Requirement: According to the weekend open thread below, why is Enes Kanter Freedom considering suing the NBA?
---------- Article
Patterico's Pontifications

1/13/2023

Weekend Open Thread

Filed under: General — Dana @ 10:38 am



[guest post by Dana]

Let’s go!

First news item

$500,000 bounty for freedom fighter:

Former NBA center Enes Kanter Freedom has had a bounty put out on him by Turkish President Recep Tayyip Erdogan’s government worth up to 10 million Turkish lira, or about $500,000, for information leading to his capture.

Freedom is on the country’s 2023 most-wanted terrorists list as he has been famously outspoken regarding Turkey’s human rights abuses through Erdogan’s government. He told the New York Post that he found out about the bounty a week ago.

“Before the bounty, Turkish intelligence were after the people on the list, but now everyone is after them because they want the money,” Freedom told the Post.

Kanter Freedom said that he is considering suing the NBA, as he believes he was blackballed for speaking out against China and the genocide of the Uyghur people.

Second news item

I don’t even recognize today’s once-Party of Reagan:

Shortly before the 2022 election, now-House Speaker Kevin McCarthy (R-Calif.) issued a striking warning: Were Republicans to win control of Congress, Ukraine might not be able to count on the United States’ continued financial support.

A new CBS News/YouGov poll this week – the first to test the issue since Ukraine President Volodymyr Zelensky spoke before Congress in December – is the latest to illustrate that drift. And despite Zelensky’s plea for American resolve, it shows that a slight majority of Republicans want their member of Congress to oppose further Ukraine funding, by a 52 percent to 48 percent margin.

But saying we should do less isn’t the same as saying we should do nothing. And now a significant number of Republicans say that’s their position.

What the polls have also shown – and is likely related to the declining numbers – is more pessimism among Republicans about Ukraine’s ability to win the war and more desire to make concessions to Russia in the name of ending it.

Third news item

Special counsel appointed:

Attorney General Merrick Garland on Thursday appointed a special counsel to investigate the presence of classified documents found at President Joe Biden’s home in Wilmington, Delaware, and at an unsecured office in Washington dating from his time as vice president.

Robert Hur, a onetime U.S. attorney appointed by former President Donald Trump, will lead the investigation and plans to begin his work soon. His appointment marks the second time in a few months that Garland has appointed a special counsel, an extraordinary fact that reflects the Justice Department’s efforts to independently conduct high-profile probes in an exceedingly heated political environment.

Both of those investigations, the earlier one involving Trump and documents recovered from his Mar-a-Lago estate in Florida, relate to the handling of classified information…

Related: Both of these can’t be true:

…President Biden’s two responses to the discovery that he had been keeping Obama-era classified documents at his personal residence have been:

I didn’t know I had them until December 20, 2022, and I still don’t know what’s in them.
--------------------
---------- Provided material
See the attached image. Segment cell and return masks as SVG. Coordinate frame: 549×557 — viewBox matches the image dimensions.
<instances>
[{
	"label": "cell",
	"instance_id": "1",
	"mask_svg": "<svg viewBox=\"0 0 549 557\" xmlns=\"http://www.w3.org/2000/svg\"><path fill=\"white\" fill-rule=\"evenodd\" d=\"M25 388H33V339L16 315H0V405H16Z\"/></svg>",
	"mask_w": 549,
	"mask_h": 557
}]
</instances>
--------------------
Finished task: He believes the NBA blackballed him for speaking out against China and the genocide of the Uyghur people.